ChatGPT Makes Searching the Web Great Again
As an Italian citizen, I feel obliged to follow our most important music festival: Sanremo Music Festival. However, a typical Sanremo night broadcasts on TV from 8:30PM to 2:00AM. That’s more than 5 hours. Moreover, music performances are continuously interrupted by some boring speeches and sometimes speeches are interrupted by boring music performances.
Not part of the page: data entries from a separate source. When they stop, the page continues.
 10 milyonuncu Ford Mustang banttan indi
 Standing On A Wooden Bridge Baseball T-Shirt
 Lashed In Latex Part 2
So, like an average Italian citizen, I don’t watch Sanremo from start to finish, but still I want to know leaderboards and, more generally, what happened that I missed. A great number of websites publish posts talking about Sanremo Music Festival. As you may imagine, they capitalize on the high traffic Sanremo news attracts so they usually bury the interesting information under tons of ads, pop-ups and links to other useless articles.
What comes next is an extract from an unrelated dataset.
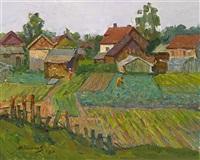 gardens by fyodor d. kolesov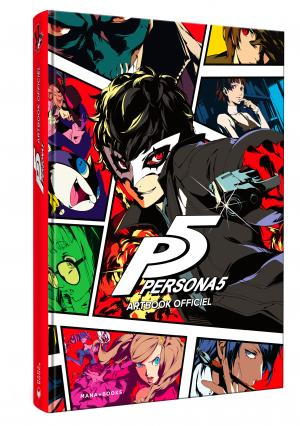 Persona 5 - Artbook officiel Artbook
This year, however, I tried a new approach: each morning I asked ChatGPT — with the web search feature enabled — for the leaderboard of the previous Sanremo night. The result was fantastic. In a few seconds I knew the leaderboard. No more opening Instagram only to be bombarded with irrelevant content, and no more dodging pop-ups and ads while reading a news article on a website designed solely to maximize ad clicks. ChatGPT takes care of surfing the web for you, and then returns the response to your query in a well-formatted, ad-free way.
In general, ChatGPT with web search can mitigate the problem of the modern web: annoying cookie consents, pages overoptimized for SEO where relevant information is only a fraction of the overall content, pop-ups, advertisements, unnecessarily slow to load websites, and so on. Finally, we can focus on the content instead of employing 99% of our brain resources wrestling against all that mess.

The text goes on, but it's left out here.